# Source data
►

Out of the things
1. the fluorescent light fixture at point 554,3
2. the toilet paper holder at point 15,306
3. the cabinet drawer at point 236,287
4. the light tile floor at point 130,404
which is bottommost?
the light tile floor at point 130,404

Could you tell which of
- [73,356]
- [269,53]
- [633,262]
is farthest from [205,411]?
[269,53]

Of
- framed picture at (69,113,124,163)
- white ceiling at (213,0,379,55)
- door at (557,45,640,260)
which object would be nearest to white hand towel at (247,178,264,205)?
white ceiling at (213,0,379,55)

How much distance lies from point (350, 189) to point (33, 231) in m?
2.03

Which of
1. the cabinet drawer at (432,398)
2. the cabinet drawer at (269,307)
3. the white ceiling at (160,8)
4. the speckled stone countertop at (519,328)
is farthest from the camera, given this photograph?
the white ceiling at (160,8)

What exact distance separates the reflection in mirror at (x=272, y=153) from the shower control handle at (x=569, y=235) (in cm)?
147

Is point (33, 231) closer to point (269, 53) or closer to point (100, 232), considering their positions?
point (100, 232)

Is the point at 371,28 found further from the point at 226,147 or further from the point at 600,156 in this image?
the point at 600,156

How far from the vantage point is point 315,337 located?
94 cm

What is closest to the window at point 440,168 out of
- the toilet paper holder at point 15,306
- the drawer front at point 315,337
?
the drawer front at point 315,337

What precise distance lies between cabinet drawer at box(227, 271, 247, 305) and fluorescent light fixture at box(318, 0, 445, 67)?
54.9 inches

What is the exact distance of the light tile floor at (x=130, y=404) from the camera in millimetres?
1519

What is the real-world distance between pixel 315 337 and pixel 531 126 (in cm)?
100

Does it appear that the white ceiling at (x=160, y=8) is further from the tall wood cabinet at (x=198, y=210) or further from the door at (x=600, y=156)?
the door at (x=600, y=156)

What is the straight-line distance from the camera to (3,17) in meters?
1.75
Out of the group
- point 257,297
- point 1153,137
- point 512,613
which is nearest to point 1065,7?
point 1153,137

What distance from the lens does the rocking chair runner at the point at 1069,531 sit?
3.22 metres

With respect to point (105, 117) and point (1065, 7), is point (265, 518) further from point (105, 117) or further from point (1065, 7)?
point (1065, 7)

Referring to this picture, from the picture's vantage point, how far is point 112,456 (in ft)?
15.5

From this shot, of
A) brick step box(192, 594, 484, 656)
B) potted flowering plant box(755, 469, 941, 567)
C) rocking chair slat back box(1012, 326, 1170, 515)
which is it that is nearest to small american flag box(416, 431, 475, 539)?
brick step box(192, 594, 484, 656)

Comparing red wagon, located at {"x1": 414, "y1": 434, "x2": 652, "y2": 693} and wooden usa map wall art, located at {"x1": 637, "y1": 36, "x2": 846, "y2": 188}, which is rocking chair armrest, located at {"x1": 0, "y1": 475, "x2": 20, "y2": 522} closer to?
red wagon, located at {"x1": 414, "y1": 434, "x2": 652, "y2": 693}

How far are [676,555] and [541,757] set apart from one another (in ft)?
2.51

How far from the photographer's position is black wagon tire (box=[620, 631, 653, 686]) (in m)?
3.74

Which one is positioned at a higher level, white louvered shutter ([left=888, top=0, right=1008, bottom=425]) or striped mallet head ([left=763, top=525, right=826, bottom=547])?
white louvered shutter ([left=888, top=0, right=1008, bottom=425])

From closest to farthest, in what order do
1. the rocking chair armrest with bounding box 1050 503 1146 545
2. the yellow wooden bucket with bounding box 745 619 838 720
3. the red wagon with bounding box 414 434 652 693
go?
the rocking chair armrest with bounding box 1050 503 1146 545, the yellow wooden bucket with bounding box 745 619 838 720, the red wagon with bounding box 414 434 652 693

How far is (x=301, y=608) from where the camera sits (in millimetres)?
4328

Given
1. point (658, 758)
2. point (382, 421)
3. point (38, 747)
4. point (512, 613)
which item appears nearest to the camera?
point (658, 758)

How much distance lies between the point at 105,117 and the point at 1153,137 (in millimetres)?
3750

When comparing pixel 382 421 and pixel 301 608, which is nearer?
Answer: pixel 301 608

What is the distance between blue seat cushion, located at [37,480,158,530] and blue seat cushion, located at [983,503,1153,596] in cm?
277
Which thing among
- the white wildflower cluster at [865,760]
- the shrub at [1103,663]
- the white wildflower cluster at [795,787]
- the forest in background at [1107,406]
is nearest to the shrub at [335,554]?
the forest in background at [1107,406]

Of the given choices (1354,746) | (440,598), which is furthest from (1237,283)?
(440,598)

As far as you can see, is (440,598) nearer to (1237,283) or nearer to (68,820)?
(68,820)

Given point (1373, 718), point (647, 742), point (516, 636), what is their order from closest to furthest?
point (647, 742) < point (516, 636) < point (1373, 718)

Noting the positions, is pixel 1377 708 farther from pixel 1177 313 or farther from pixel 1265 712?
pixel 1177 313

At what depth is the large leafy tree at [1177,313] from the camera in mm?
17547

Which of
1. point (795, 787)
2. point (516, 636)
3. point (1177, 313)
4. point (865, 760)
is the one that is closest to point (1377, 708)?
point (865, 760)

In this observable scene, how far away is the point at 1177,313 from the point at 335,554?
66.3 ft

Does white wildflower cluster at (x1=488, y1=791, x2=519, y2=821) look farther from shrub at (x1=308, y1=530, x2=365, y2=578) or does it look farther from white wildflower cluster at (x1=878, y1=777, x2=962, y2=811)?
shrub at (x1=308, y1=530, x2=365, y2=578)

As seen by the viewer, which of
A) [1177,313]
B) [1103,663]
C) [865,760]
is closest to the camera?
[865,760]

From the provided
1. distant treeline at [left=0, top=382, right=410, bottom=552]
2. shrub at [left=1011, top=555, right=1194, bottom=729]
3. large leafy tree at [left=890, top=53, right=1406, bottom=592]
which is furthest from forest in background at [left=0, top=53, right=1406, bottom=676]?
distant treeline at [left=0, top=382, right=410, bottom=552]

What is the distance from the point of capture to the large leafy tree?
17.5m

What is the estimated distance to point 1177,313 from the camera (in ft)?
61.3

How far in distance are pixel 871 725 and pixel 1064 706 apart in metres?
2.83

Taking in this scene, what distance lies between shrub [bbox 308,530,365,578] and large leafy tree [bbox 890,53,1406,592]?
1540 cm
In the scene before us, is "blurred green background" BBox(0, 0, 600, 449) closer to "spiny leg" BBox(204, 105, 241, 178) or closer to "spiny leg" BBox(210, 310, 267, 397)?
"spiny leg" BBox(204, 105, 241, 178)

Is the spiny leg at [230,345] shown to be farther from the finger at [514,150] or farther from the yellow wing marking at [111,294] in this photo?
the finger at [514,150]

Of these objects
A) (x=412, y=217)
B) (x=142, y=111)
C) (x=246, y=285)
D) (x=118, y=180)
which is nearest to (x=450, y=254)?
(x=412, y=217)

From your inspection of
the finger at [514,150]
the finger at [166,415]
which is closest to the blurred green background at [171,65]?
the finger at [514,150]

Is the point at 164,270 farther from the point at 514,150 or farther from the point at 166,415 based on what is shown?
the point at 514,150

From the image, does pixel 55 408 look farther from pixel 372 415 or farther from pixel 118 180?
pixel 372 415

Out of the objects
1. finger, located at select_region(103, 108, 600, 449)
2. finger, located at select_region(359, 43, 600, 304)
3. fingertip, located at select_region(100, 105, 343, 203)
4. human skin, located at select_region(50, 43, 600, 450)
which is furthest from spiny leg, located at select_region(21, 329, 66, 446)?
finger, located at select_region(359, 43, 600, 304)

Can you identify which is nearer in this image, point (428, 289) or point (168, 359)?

◄

# SET PROBLEM
Reproduce the rows from the line containing "Out of the objects" through the last line of the rows, substituting "farthest" for "furthest" and leaving all other text unchanged.

# REPLY TO THE TASK
Out of the objects
1. finger, located at select_region(103, 108, 600, 449)
2. finger, located at select_region(359, 43, 600, 304)
3. fingertip, located at select_region(100, 105, 343, 203)
4. human skin, located at select_region(50, 43, 600, 450)
which is farthest from spiny leg, located at select_region(21, 329, 66, 446)?
finger, located at select_region(359, 43, 600, 304)

Can you identify which is nearer in this image, point (428, 289) or point (168, 359)?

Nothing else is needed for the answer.